Si j'éternue c'est parce qu'un réflexe protecteur m'y poussent. Si je cligne des yeux c'est pour me protéger d'une poussière. Si je suis en colère c'est que j'ai un besoin à exprimer et si je suis triste c'est que j'ai quelque chose qui me tient à cœur à exprimer. Me reconnaître et m'accepter dans ces vécus simples est primordiale. Je suis en vie.

En comprenant tout cela, en observant tous les jours ce que je vis, à chaque instant, et en acceptant de laisser faire et être, tout en s'en rendant responsable, le conflit qui se déroulait en moi s'apaise. Je comprends que je suis entre de bonnes mains, main-tenant et à chaque instant, mes propres mains et celle de dieu, la vie, l'inconscient, peu importe le nom.
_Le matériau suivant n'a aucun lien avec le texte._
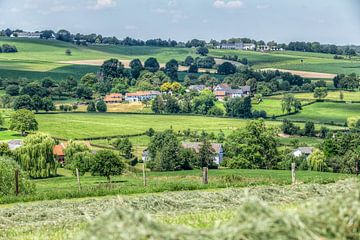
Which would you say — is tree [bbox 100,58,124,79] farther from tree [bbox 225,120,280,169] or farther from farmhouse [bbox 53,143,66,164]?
tree [bbox 225,120,280,169]

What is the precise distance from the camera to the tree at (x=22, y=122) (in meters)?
75.3

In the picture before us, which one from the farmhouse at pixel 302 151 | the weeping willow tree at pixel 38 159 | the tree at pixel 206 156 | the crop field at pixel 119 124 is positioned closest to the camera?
the weeping willow tree at pixel 38 159

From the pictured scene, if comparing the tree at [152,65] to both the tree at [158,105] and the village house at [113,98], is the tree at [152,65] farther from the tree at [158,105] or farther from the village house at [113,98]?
the tree at [158,105]

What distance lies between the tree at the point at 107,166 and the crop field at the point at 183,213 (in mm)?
28024

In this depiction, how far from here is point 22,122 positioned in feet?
249

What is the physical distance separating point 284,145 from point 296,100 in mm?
29611

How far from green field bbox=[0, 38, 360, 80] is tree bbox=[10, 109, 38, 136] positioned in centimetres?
4991

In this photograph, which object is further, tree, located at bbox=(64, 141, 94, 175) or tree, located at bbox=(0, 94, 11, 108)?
tree, located at bbox=(0, 94, 11, 108)

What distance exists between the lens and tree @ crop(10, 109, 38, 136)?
247ft

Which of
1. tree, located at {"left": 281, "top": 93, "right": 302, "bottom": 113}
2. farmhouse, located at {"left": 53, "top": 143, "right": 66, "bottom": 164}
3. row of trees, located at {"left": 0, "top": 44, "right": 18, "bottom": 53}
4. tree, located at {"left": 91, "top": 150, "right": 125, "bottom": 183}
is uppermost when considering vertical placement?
row of trees, located at {"left": 0, "top": 44, "right": 18, "bottom": 53}

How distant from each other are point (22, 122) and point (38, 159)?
27527 millimetres

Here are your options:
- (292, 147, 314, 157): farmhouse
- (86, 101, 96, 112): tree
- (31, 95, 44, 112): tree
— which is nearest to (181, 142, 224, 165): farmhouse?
(292, 147, 314, 157): farmhouse

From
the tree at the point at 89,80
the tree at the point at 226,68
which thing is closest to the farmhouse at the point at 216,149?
the tree at the point at 89,80

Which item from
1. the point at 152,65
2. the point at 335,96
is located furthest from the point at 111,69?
the point at 335,96
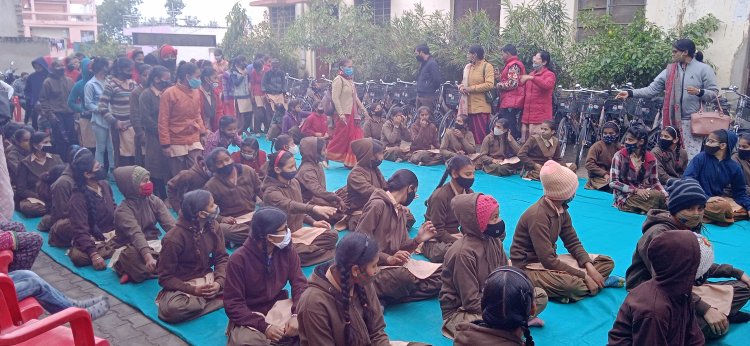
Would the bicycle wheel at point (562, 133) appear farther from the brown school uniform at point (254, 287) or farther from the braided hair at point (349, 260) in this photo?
the braided hair at point (349, 260)

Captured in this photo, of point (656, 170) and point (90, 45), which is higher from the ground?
point (90, 45)

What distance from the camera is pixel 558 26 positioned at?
426 inches

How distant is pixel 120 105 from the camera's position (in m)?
7.32

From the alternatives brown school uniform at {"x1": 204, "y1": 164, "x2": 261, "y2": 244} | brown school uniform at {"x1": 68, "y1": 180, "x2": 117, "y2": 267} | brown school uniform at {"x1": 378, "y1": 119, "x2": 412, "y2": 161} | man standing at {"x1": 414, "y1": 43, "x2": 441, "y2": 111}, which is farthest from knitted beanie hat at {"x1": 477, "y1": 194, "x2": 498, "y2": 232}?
man standing at {"x1": 414, "y1": 43, "x2": 441, "y2": 111}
Le plus dur est d'accepter, car j'ai passé tant et tant d'années à m'entraîner à lutter qu'accepter est un réel défi. Mais peu importe. Je dois renouveler mon acceptation, à chaque fois que je ressens une résistance, une lutte. C'est simplement une épreuve d'amour et de bienveillance envers moi-même.
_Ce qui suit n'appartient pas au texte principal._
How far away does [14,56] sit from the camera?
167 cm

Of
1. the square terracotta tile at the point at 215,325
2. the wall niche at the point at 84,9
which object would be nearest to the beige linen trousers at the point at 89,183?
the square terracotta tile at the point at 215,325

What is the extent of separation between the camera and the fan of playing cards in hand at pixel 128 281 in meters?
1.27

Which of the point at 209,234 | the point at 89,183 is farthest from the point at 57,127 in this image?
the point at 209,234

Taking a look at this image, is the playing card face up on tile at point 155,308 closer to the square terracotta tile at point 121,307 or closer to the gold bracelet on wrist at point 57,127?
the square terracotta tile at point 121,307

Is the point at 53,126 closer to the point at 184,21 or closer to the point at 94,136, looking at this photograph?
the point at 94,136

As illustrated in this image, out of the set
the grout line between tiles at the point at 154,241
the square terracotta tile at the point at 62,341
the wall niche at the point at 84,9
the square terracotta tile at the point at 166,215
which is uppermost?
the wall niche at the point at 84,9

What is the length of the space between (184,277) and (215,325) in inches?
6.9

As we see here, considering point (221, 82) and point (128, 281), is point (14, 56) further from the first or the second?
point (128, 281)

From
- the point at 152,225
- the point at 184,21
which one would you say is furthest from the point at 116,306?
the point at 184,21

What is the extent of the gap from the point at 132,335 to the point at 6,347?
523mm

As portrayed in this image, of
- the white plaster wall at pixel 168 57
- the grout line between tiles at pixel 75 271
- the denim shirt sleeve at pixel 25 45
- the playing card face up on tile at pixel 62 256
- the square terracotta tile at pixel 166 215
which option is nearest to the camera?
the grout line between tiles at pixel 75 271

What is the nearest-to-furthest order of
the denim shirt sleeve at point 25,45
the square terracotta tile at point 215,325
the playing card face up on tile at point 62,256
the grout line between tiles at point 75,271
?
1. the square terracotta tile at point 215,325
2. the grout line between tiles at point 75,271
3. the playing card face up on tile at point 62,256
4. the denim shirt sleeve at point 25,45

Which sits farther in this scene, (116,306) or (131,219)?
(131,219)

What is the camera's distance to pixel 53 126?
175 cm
Au début, il est normal que ce que je laisse s'exprimer spontanément le fasse de manière démesurée.

En effet, n'importe quelle chose, après tant d'années de refoulement, a un besoin énorme d'expression et de reconnaissance : une colère énorme qui jaillit du fin fond des entrailles, une tristesse immense qui envahit mon être, des tremblements de peur qui me prennent parce que je m'autorise à les vivre, des mouvements étranges et incohérents...tout cela va s'atténuer à mesure que le besoin d'expression et de libération est compris et satisfait et comme toute chose qu'on s'autorise à faire, ça devient de plus en plus subtile avec le temps.
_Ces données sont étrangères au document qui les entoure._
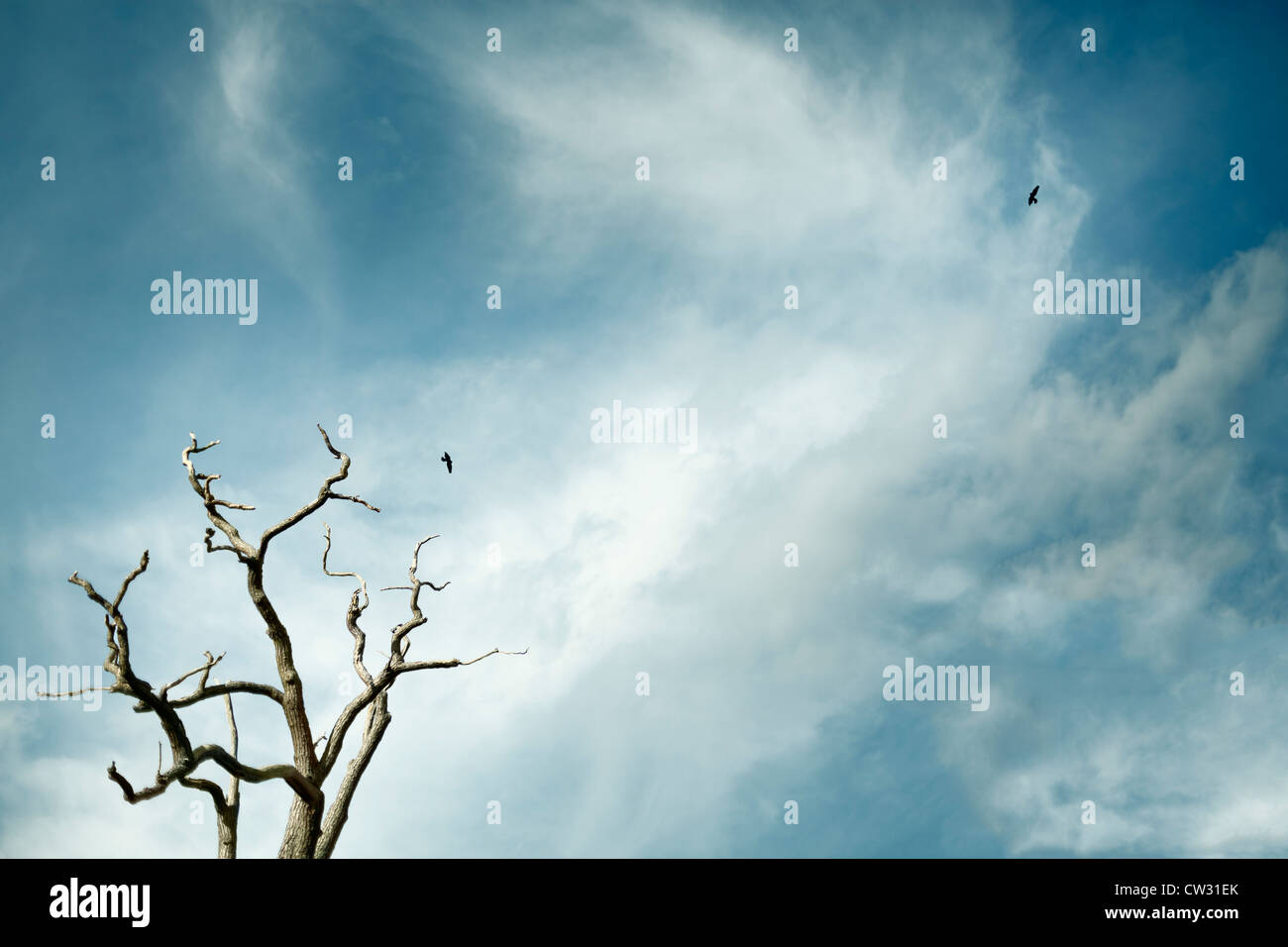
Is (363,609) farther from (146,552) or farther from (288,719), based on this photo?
(146,552)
Et petit à petit nous nous retrouvons en retrouvant : notre posture naturelle, nos mouvements naturels, nos réactions émotionnelles spontanées, nos désirs, nos pensées et ultimement notre intuition.

Nous vivons tout cela spontanément, nous percevons plus clairement le sens des choses, nous nous sentons apaisés, moins en résistance, moins en constante tension. Et plus joyeux. Nous pouvons donner ce que nous avons de plus beau à donner : nous-mêmes, vrais et authentiques, imparfaits et parfaits. Nous retrouvons notre liberté et nous vivons, tout simplement.

Voilà en somme ce que je nomme "guérison".